> _PROVIDED TEXT_:
* * *
【摘要】 CarbonData是一种高性能大数据存储方案,已在100+企业生产环境上部署应用,其中最大的单一集群数据规模达到几万亿。针对当前大数据领域分析场景需求各异而导致的存储冗余问题,业务驱动下的数据分析灵活性要求越来越高,CarbonData提供了一种新的融合数据存储方案,以一份数据同时支持多种应用场景,万亿数据规模,查询性能秒级响应。
作者:陈亮,Apache CarbonData项目 PMC Chairman,技术Committer 来源:华为云社
CarbonData是一种高性能大数据存储方案,已在100+企业生产环境上部署应用,其中最大的单一集群数据规模达到几万亿。针对当前大数据领域分析场景需求各异而导致的存储冗余问题,业务驱动下的数据分析灵活性要求越来越高,CarbonData提供了一种新的融合数据存储方案,以一份数据同时支持多种应用场景,万亿数据规模,查询性能秒级响应。
当前CarbonData2.0正在rc2阶段,社区用了半年多时间,倾力打造2.0里程碑版本,新特性都是从实际业务需求演进而来的,尤其在性能和生态集成方面做了非常多的优化。
2.0新特性提前预览(注:下面内容不是官方正式的release notes,只是特性提前预览):
Use Case: CarbonData has a mechanism to load the min/max index cache into memory on the first query that is executed on the specified table. This causes degrade to the query performance. To improve the performance of the First time query, the user can enable prepriming feature which will load the min/max cache into memory on each load.
Usage:
carbon.indexserver.enable.prepriming=true
Use Case: Due to the tight integration of carbon with computer engine spark, Carbon requires CarbonSession to be created instead of SparkSession,
To make the integration layer modular, CarbonData now supports the SparkSessionExtention API which enables carbon to integrate its parser and optimizer to the existing SparkSession.
Example:
val spark = SparkSession
.builder()
.config(conf)
.master("spark://localhost:7077")
.appName("Test")
.enableHiveSupport()
.config("spark.sql.warehouse.dir", "./warehouse")
.config("spark.sql.extensions", "org.apache.spark.sql.CarbonExtensions")
.getOrCreate()
spark.sql("""CREATE TABLE IF NOT EXISTS test_table (
id string,
name string,
city string,
age Int)
STORED AS carbondata""")
* * *
> _RAW DATA_:
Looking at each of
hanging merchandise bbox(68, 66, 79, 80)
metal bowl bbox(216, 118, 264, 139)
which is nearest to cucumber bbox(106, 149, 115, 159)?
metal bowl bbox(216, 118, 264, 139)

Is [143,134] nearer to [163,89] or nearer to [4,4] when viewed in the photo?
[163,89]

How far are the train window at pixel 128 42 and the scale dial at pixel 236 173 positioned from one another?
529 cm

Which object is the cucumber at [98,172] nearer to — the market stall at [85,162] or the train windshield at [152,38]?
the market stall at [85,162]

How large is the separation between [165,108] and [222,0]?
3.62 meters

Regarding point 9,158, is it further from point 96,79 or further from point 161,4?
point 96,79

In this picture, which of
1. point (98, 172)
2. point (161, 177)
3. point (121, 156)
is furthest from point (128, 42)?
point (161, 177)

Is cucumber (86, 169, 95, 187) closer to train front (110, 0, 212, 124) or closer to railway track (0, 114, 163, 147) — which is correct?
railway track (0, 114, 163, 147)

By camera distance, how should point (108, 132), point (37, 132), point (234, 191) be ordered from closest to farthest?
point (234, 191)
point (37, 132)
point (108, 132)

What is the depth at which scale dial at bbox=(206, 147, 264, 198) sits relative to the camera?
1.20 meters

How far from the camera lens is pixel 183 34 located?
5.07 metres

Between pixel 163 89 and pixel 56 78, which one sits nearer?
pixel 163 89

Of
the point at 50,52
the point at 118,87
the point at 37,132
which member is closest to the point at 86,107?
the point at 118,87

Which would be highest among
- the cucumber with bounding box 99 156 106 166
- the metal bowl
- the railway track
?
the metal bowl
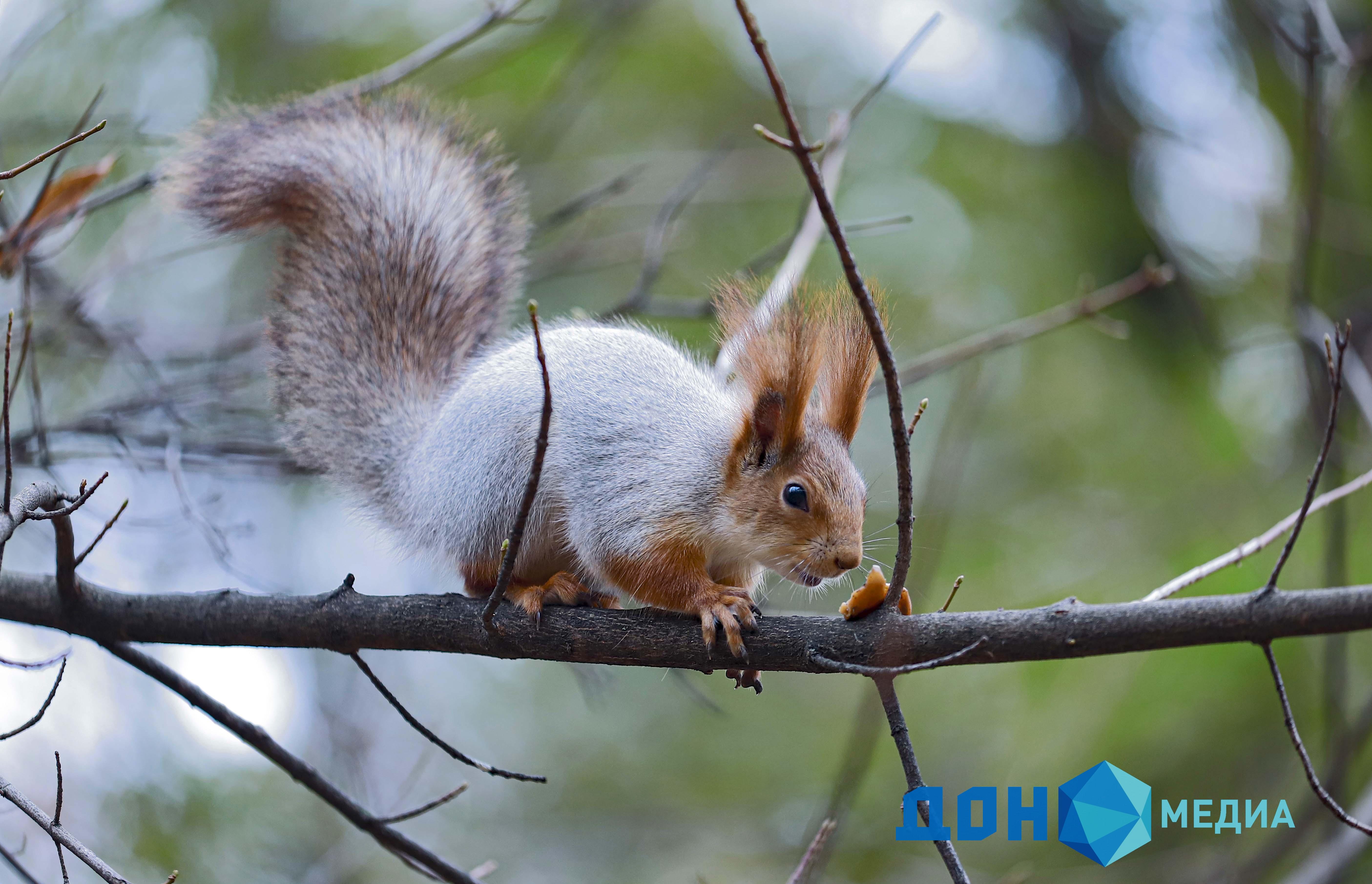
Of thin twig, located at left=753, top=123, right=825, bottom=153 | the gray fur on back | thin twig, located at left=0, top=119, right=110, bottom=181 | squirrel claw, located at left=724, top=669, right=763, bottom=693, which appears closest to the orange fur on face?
the gray fur on back

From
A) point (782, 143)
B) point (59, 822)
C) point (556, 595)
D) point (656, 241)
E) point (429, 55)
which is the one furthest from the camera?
point (656, 241)

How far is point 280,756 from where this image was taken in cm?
201

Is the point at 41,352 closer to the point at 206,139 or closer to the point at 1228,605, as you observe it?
the point at 206,139

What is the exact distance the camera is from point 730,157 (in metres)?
4.83

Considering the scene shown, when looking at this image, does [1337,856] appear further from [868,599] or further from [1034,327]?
[868,599]

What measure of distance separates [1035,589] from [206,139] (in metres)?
3.28

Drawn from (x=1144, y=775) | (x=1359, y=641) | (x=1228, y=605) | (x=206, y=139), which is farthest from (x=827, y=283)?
(x=1359, y=641)

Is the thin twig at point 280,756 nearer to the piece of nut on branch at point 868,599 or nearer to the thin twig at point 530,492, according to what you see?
the thin twig at point 530,492

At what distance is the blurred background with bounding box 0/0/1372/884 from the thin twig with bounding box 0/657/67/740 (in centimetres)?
107

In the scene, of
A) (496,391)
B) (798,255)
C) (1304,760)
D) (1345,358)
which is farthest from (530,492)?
(1345,358)

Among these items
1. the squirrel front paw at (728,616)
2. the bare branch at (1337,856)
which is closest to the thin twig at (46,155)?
the squirrel front paw at (728,616)

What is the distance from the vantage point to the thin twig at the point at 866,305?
108 cm

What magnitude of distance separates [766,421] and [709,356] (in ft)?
2.24

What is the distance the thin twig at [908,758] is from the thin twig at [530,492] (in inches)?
22.7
* * *
> _TASKS TO COMPLETE_:
1. Repeat the stretch of the CarbonData page from "当前CarbonData2." through "the existing SparkSession.".
2. On the CarbonData page, what setting enables the prepriming feature?
3. Summarize the CarbonData page in two sentences.

> _PROBLEM SOLUTIONS_:
1.
当前CarbonData2.0正在rc2阶段,社区用了半年多时间,倾力打造2.0里程碑版本,新特性都是从实际业务需求演进而来的,尤其在性能和生态集成方面做了非常多的优化。
2.0新特性提前预览(注:下面内容不是官方正式的release notes,只是特性提前预览):
Use Case: CarbonData has a mechanism to load the min/max index cache into memory on the first query that is executed on the specified table. This causes degrade to the query performance. To improve the performance of the First time query, the user can enable prepriming feature which will load the min/max cache into memory on each load.
Usage:
carbon.indexserver.enable.prepriming=true
Use Case: Due to the tight integration of carbon with computer engine spark, Carbon requires CarbonSession to be created instead of SparkSession,
To make the integration layer modular, CarbonData now supports the SparkSessionExtention API which enables carbon to integrate its parser and optimizer to the existing SparkSession.

2. carbon.indexserver.enable.prepriming=true

3. CarbonData is a high-performance big data storage solution deployed in production at more than 100 enterprises, offering a converged storage approach in which one copy of data supports multiple application scenarios, with trillion-scale data and second-level query response. The page previews features of version 2.0, now at the rc2 stage, including a prepriming option that loads the min/max index cache into memory on each load to speed up the first query, and support for the SparkSessionExtension API so carbon can integrate its parser and optimizer into an existing SparkSession instead of requiring a CarbonSession.